Апологетический интерес сначала был обращен к «Энеиде» Вергилия, однако особое внимание привлекала его «Четвертая эклога». Эта «мессианская эклога», написанная
Повышало авторитет Вергилия сделанное им в «Четвертой эклоге» упоминание о Кумах, что христианские авторы связывали с кумекой сивиллой, упомянутой также в «Энеиде». «У римлян нет ничего, священного или мирского, что они хранили бы так бережно, как Пророчества Сивиллы» — писал Дионисий Галикарнасский; а современный историк замечает, что «изучение внешних и внутренних последствий влияния сивилл иных книг. показывает реальную историю религии в первой половине [Римской] республики». Различные вставки появились в сивиллиных книгах еще при римлянах, но они были взяты прежде всего из иудейских, а затем и христианских источников. Иосиф ссылался на авторитет этих книг в поддержку своих доводов в пользу иудаизма, а Евсевий черпал эти сведения у Иосифа. Некоторые христианские апологеты последовали его примеру, так что Цельс высмеивал христиан как «сивиллистов». Иустин в поддержку христианского учения ссылается на слова Сивиллы, что «тленные вещи будут истреблены огнем». Феофил относил Сивиллу вместе с еврейскими пророками к тем, о которых говорил: «Люди Божьи, исполненные Святого Духа и истинные пророки, самим Богом вдохновенные и умудренные»; Сивилла, «которая была пророчицею у эллинов и прочих народов», прорицала, что мир ожидает всепоядающий огонь. Он цитировал «Пророчества Сивиллы» гораздо больше, чем другие христианские авторы» и, возможно, был источником некоторых оракулов. Климент Александрийский считал, что Сивилла находится «в замечательном согласии с вдохновением», но при этом относился к оракулам вполне критически. Лактанций находил в них подтверждения не только христианской эсхатологии, как и другие отцы, но также единобожия, учения о творении и даже, в сочетании с Прит 8:22–31, учения о том, что у Бога есть Сын. Августин, когда использовал оракулы Сивиллы, опирался, по крайней мере частично, на Лактанция. Другие апологеты тоже ссылались на Сивиллины книги для подкрепления христианского учения.

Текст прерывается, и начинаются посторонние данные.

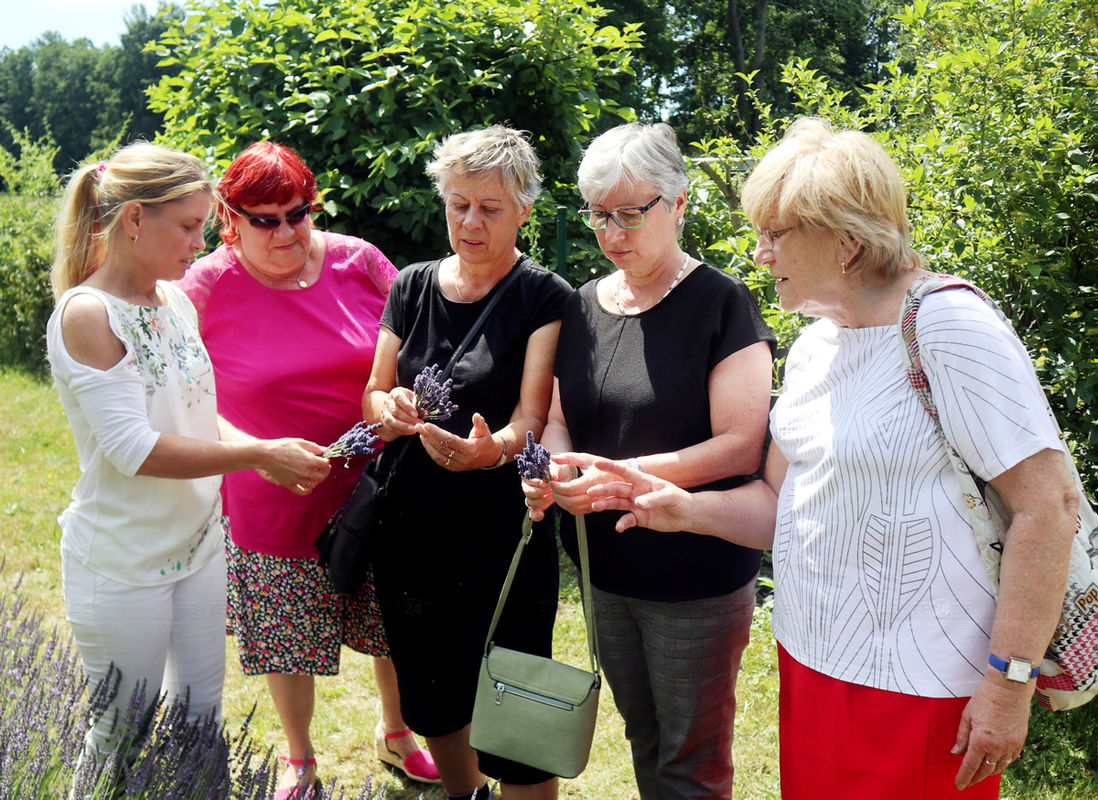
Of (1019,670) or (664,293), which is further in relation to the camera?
(664,293)

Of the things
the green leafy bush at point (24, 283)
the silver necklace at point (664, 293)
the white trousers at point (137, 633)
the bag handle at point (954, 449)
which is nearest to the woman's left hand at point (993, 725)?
the bag handle at point (954, 449)

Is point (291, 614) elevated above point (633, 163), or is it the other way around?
point (633, 163)

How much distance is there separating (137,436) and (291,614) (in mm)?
994

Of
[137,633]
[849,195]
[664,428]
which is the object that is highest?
[849,195]

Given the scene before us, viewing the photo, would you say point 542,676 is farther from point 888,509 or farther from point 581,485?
point 888,509

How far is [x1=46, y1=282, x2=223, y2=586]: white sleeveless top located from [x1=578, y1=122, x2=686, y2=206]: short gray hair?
1190mm

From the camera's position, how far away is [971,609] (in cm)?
174

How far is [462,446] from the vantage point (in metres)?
2.49

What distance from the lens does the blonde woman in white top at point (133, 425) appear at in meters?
2.32

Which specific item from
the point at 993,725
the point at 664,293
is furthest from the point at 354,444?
the point at 993,725

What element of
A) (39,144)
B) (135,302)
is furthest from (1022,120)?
(39,144)

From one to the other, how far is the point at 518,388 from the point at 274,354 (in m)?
0.79

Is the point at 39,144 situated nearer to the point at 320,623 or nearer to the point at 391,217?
the point at 391,217

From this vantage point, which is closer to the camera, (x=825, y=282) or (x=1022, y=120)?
(x=825, y=282)
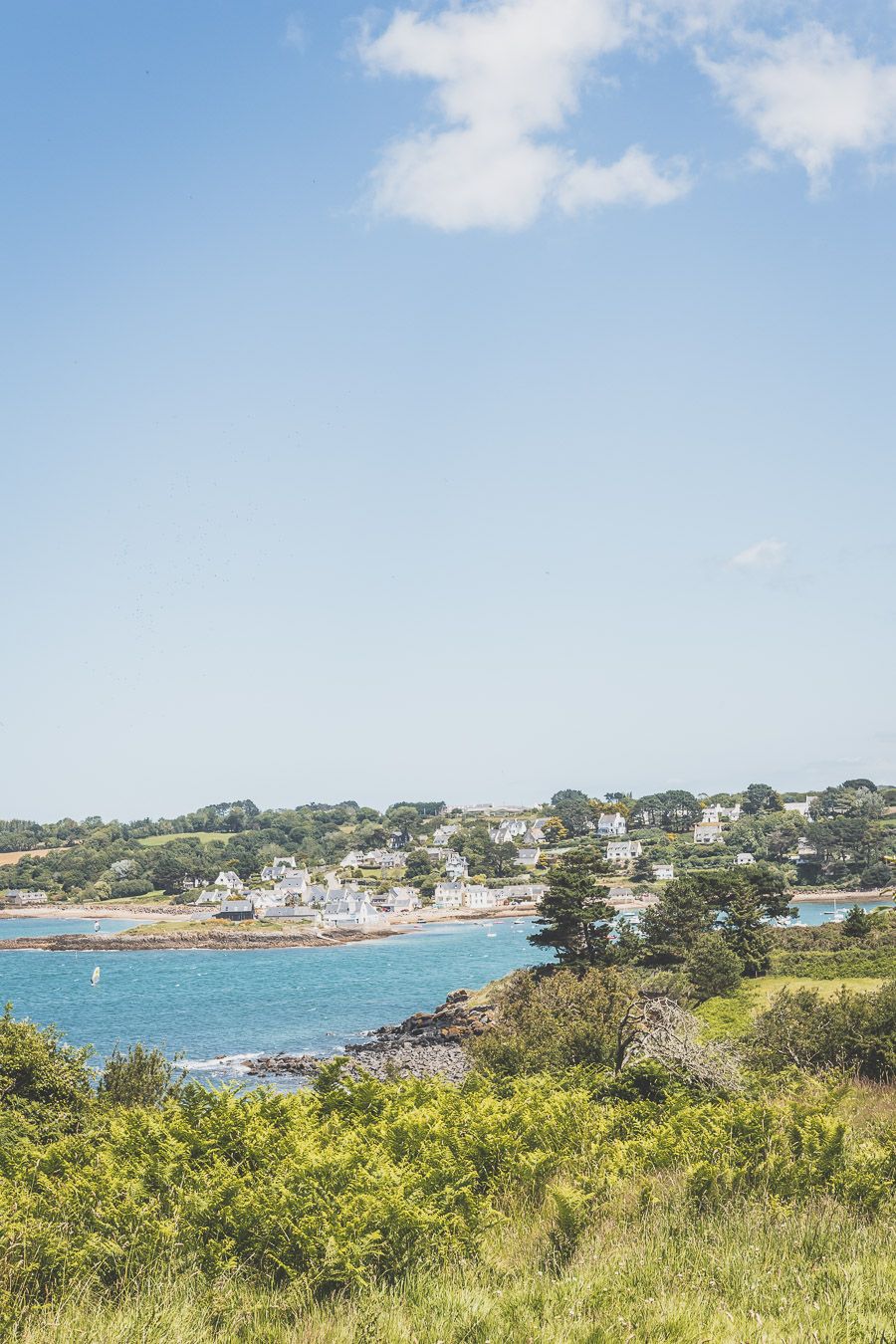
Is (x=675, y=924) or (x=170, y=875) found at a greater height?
(x=675, y=924)

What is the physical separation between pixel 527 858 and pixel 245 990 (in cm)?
10191

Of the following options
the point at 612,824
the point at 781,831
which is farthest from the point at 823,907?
the point at 612,824

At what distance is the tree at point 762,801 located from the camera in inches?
7579

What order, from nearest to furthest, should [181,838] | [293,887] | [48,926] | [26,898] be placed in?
[48,926] → [293,887] → [26,898] → [181,838]

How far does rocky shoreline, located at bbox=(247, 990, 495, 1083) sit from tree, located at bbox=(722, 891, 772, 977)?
1083cm

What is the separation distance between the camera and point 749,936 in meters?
39.2

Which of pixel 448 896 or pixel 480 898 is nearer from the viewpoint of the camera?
pixel 480 898

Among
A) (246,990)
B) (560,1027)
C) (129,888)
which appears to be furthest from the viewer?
(129,888)

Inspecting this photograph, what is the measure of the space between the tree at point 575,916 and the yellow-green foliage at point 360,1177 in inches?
1148

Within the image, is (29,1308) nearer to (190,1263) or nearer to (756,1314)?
(190,1263)

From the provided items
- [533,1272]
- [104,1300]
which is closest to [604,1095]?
[533,1272]

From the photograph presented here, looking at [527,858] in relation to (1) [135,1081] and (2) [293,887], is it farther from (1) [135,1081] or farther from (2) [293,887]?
(1) [135,1081]

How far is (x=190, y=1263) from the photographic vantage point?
256 inches

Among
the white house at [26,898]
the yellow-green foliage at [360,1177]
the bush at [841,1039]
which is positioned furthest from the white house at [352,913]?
the yellow-green foliage at [360,1177]
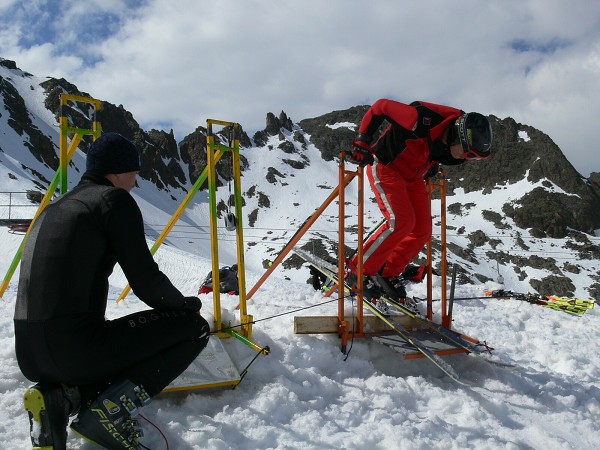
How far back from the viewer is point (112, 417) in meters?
2.19

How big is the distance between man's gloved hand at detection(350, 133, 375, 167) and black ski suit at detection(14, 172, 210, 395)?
2.46 metres

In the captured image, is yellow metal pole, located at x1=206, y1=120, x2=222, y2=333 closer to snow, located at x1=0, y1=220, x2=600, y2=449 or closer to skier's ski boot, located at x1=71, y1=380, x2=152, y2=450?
snow, located at x1=0, y1=220, x2=600, y2=449

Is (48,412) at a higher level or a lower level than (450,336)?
higher

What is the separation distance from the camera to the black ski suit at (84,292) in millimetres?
2049

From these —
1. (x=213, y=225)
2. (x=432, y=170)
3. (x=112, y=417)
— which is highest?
(x=432, y=170)

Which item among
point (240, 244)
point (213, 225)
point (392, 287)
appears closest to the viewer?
point (213, 225)

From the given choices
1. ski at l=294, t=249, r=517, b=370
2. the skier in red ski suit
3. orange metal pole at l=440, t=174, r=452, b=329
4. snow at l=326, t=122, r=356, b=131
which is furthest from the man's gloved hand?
snow at l=326, t=122, r=356, b=131

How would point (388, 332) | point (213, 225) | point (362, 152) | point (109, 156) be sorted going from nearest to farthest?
point (109, 156) < point (213, 225) < point (362, 152) < point (388, 332)

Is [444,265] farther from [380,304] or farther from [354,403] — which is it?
[354,403]

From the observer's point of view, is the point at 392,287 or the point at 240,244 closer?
the point at 240,244

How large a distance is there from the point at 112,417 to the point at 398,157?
11.3 ft

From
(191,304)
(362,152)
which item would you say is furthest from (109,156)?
(362,152)

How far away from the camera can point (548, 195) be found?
9125 centimetres

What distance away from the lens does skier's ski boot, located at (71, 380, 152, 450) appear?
217 centimetres
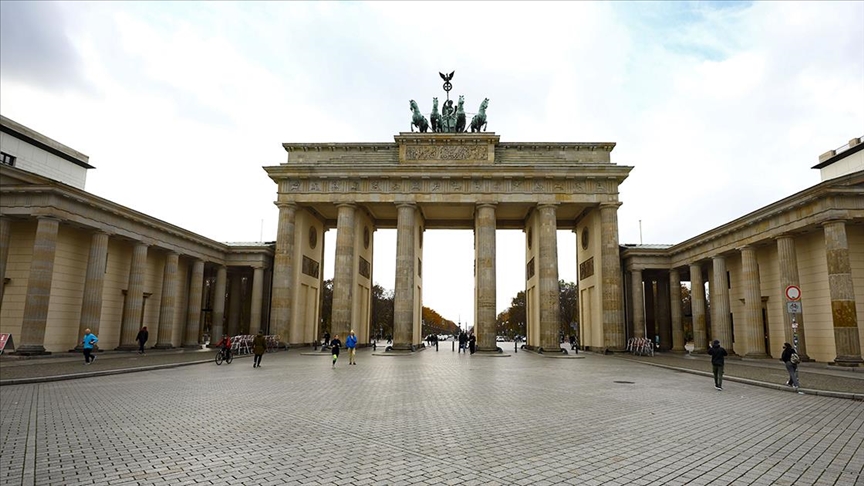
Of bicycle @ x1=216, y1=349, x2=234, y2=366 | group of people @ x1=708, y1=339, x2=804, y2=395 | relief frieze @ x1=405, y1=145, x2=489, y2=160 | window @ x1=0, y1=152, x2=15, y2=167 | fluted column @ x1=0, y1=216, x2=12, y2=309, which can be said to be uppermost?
relief frieze @ x1=405, y1=145, x2=489, y2=160

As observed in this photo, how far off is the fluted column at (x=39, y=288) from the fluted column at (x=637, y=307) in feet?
130

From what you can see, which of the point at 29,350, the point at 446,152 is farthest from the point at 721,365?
the point at 29,350

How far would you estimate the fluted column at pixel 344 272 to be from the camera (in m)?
36.8

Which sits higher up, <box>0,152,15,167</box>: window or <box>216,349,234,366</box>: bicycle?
<box>0,152,15,167</box>: window

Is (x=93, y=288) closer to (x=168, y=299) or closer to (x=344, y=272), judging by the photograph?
(x=168, y=299)

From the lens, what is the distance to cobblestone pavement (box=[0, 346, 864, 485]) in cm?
602

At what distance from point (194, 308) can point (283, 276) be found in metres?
8.22

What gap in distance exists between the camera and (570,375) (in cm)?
1938

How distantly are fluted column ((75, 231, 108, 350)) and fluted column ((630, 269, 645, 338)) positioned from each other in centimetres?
3806

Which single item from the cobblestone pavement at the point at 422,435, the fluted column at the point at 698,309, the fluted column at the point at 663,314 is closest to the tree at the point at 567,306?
the fluted column at the point at 663,314

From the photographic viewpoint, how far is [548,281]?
3684 cm

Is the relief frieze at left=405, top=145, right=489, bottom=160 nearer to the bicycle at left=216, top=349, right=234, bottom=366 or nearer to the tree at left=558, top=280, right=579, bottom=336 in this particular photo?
the bicycle at left=216, top=349, right=234, bottom=366

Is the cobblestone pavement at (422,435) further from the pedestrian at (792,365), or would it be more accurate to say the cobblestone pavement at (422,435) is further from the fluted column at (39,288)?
the fluted column at (39,288)

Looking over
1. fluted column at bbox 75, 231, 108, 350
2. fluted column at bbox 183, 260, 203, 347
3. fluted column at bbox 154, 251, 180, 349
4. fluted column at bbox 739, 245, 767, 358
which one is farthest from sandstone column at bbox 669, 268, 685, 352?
fluted column at bbox 75, 231, 108, 350
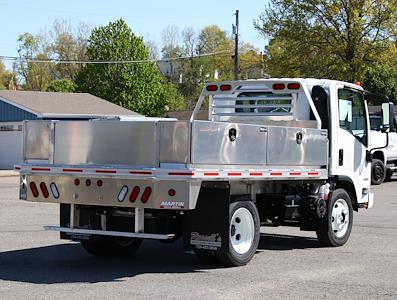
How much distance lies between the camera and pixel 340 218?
36.7 ft

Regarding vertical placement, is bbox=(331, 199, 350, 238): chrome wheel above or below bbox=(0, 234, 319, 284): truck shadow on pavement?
above

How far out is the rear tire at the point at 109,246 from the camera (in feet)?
32.9

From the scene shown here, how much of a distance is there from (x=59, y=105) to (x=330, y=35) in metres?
15.5

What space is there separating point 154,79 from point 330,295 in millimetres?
51140

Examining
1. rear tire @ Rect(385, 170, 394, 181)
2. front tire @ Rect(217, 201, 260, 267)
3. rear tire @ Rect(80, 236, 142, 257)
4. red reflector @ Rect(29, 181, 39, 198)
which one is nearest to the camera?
front tire @ Rect(217, 201, 260, 267)

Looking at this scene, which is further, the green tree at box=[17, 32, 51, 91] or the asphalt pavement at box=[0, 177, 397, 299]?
the green tree at box=[17, 32, 51, 91]

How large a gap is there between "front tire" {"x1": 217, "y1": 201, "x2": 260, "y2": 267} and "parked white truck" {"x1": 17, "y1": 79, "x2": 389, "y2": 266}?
0.05ft

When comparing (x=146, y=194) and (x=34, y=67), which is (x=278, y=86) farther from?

Примером такого подхода служил средневековый гимн «Dies irae», пророчествовавший о пришествии дня гнева на основе двойного авторитета «Давида и Сивиллы» — о том огне, угрозу которого более сдержанные христиане тщетно пытались умерить. Иногда ссылки на Сивиллу соединялись с цитатами из «Истапа», синкретического сочинения, опубликованного под именем персидского мага и предоставлявшего дополнительные свидетельства того, что дохристианское язычество не было лишено ожиданий, осуществившихся в Иисусе Христе.
Подобное понимание отношений между естественной и богооткровенной религиями нашло поддержку во многих областях жизни Церкви, как и интерпретация отношений между христианством и иудаизмом, о которой говорилось ранее. В своей миссионерской практике Церковь с самого начала была вынуждена признать, что «Бог нелицеприятен, но во всяком народе боящийся Его и поступающий по правде приятен Ему», и что поэтому, чтобы принять Евангелие, эллину нет нужды становиться евреем. Отсюда следовало, что христианские миссионеры должны поддерживать все, что можно, в религии, преобладающей у народов, к которым они пришли, и представлять христианство как исправление и исполнение тех ожиданий, которые были у этих народов. Когда Григорий I наставлял миссионера Августина, чтобы тот приспосабливал языческие храмы и языческие праздники для христианского использования, он лишь «следовал практике, широко распространенной в то время, когда обращалась Римская империя». И хотя было бы, наверное, преувеличением говорить об этом подходе к религии народов как о «синкретизме универсальной религии», он основывался на том принципе, что Иисус Христос — богоданный ответ на нужды и чаяния язычников, так же как и исполнение мессианских надежд Израиля. Частично следствием такой миссионерской практики стал сходный взгляд на отношения между естественной религией и богооткровенной религией, который проявился в развитии христианского благочестия, когда Церковь вела народы от низших форм богопочитания к более высоким.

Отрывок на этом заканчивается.